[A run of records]
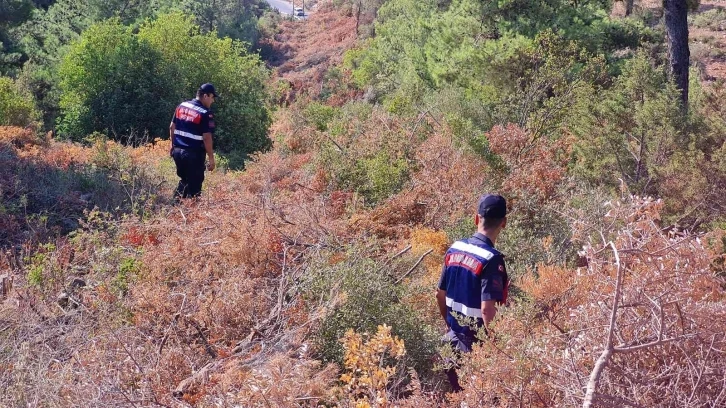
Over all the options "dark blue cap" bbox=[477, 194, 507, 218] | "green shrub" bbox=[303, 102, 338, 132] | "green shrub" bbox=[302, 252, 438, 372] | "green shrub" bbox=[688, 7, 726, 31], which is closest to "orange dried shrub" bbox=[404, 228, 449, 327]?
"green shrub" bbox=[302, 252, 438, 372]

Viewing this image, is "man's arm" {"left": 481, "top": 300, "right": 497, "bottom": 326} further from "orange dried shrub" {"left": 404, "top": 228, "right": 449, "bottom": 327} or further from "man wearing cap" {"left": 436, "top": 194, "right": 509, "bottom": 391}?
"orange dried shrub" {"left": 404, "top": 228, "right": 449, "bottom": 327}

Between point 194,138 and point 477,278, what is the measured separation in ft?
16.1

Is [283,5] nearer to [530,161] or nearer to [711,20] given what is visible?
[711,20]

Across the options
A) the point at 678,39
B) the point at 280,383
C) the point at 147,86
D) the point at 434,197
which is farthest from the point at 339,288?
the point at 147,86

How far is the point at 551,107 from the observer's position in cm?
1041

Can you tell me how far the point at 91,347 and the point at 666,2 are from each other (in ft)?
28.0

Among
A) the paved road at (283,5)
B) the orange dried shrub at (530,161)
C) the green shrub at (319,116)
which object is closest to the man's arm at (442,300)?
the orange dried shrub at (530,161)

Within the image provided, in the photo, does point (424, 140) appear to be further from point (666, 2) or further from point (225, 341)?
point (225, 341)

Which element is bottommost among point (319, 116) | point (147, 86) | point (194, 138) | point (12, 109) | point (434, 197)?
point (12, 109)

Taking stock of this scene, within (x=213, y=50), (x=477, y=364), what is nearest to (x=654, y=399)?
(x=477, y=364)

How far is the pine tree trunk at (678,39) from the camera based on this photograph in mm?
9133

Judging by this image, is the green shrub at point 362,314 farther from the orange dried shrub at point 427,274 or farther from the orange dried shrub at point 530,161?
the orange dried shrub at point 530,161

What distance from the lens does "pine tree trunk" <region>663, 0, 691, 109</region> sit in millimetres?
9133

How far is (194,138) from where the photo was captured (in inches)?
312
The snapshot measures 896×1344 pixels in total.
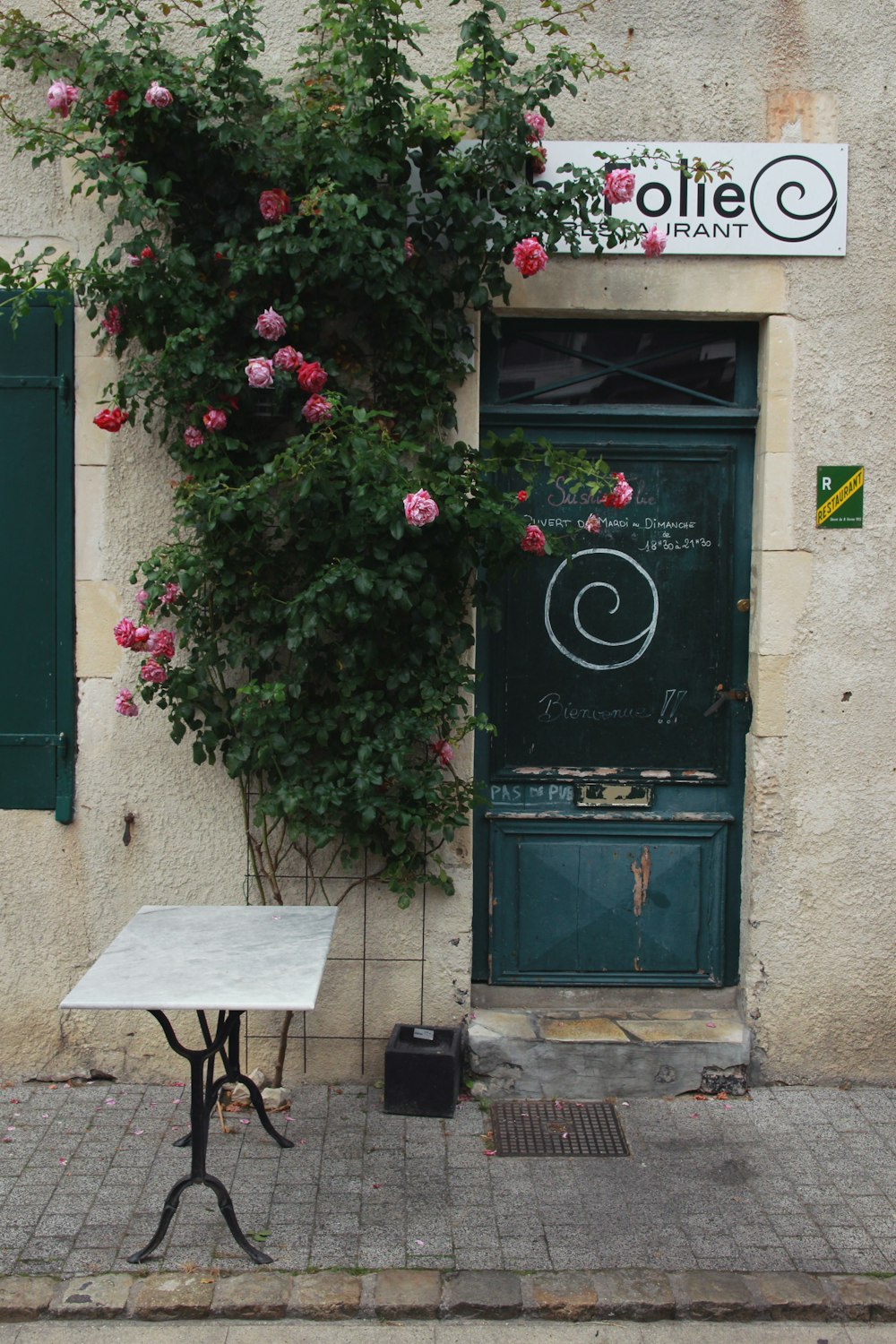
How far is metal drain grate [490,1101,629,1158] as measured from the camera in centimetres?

#### [Exercise description]
Rewrite the material as a JSON list of strings with one string per line, beginning at the line that contains "Which element is" and ending with the last line of the material. Omit blank lines and leave the pictures out.

#### [Solution to the exercise]
[
  "Which element is bottommost among point (319, 116) | point (147, 86) | point (194, 138) | point (12, 109) | point (434, 197)?",
  "point (12, 109)",
  "Taking stock of this scene, within (x=213, y=50), (x=477, y=364), what is nearest to (x=654, y=399)?",
  "(x=477, y=364)",
  "How far is the pine tree trunk at (678,39) from the camera based on this photograph in mm?",
  "9133",
  "Judging by this image, is the green shrub at point 362,314 farther from the orange dried shrub at point 427,274 or farther from the orange dried shrub at point 530,161?",
  "the orange dried shrub at point 530,161",
  "What distance from the lens does \"pine tree trunk\" <region>663, 0, 691, 109</region> sit in millimetres?",
  "9133",
  "How far is (194,138) from where the photo was captured (in inches)?",
  "312",
  "The snapshot measures 896×1344 pixels in total.",
  "How far is metal drain grate [490,1101,629,1158] as measured from the camera in centimetres?"
]